Text block »

**********

London Underground annual entry and exit
- 2020: ▼4.96 million
- 2021: ▼4.47 million
- 2022: ▲7.10 million
- 2023: ▲7.39 million
- 2024: ▲8.43 million

Key dates
- 30 June 1879: Opened (MR)
- 20 November 1939: Start (Bakerloo line)
- 1 May 1979: End (Bakerloo line)
- 1 May 1979: Start (Jubilee line)

Other information
- External links: TfL station info page;
- Coordinates: 51°32′49″N 0°11′26″W﻿ / ﻿51.54694°N 0.19056°W

= West Hampstead tube station =

London Underground station

West Hampstead is a London Underground station in West Hampstead. It is located on West End Lane between Broadhurst Gardens and Blackburn Road, and is in London fare zone 2. The station is on the Jubilee line, between Kilburn and Finchley Road stations. It is 100 m from West Hampstead station on the London Overground's Mildmay line and 200 m from West Hampstead Thameslink station. Metropolitan line trains also pass through the station, but do not stop.

**********

Given material »

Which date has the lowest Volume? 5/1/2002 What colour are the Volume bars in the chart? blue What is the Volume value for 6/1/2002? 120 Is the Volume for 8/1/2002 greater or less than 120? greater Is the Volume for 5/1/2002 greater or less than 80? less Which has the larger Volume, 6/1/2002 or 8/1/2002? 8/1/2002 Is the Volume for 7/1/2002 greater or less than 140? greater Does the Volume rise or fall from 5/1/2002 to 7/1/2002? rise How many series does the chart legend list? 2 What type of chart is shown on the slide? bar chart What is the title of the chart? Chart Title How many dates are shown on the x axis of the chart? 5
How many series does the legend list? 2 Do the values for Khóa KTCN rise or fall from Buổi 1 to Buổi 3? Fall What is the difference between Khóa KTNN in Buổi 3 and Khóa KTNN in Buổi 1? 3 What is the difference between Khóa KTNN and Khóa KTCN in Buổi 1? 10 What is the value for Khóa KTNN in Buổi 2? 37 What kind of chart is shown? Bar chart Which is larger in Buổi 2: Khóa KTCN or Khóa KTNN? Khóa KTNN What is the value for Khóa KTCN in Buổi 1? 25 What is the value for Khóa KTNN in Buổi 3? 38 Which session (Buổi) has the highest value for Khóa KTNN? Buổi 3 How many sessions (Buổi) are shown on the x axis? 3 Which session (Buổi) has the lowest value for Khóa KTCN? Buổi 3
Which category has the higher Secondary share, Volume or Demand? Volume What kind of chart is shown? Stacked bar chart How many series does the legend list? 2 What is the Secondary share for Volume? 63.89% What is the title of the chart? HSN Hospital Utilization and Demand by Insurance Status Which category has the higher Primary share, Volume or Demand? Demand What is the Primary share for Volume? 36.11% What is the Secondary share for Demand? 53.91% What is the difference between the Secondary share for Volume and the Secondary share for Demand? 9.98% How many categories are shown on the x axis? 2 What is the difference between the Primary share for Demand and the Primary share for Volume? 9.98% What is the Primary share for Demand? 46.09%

**********

Exercises to complete »
1. In the West Hampstead tube station text, which London fare zone is the station in?
2. Switch "Opened" to "Inaugurated" in the West Hampstead tube station text, and write out the part starting at "London Underground annual" and ending at "End (Bakerloo line)".
3. Resume the West Hampstead tube station article after its final sentence.

Results for the exercise »
1. London fare zone 2.

2.
London Underground annual entry and exit
- 2020: ▼4.96 million
- 2021: ▼4.47 million
- 2022: ▲7.10 million
- 2023: ▲7.39 million
- 2024: ▲8.43 million

Key dates
- 30 June 1879: Inaugurated (MR)
- 20 November 1939: Start (Bakerloo line)
- 1 May 1979: End (Bakerloo line)

3.
==History==
The station was opened on 30 June 1879 by the Metropolitan Railway (now the Metropolitan line) when it extended its tracks from Swiss Cottage. The station acted as the temporary terminus of the branch until it was further extended to Willesden Green on 24 November that year. The original station had two tracks with facing platforms; the booking office was to the south of the current surface building location with separate stairs to each platform. Consequential to the extension of the Great Central Railway displacing the Metropolitan Railway toward the north, this construction was replaced by an island platform overlapping the position of the previous Up platform.

On 20 November 1939, most stopping services were transferred to the Bakerloo line when it took over operations on the Stanmore branch; at this time the platform was rebuilt in the Underground's standard style, but the station building was retained. Stopping services were transferred to the Jubilee line on 1 May 1979. Metropolitan line services run past the station on their own tracks either side of the Jubilee Line having not served the station (a few trains in the early morning and late at night) since the connection between the Metropolitan and Jubilee Lines at Finchley Road was removed as part of the preparation for automatic operation of the Jubilee Line.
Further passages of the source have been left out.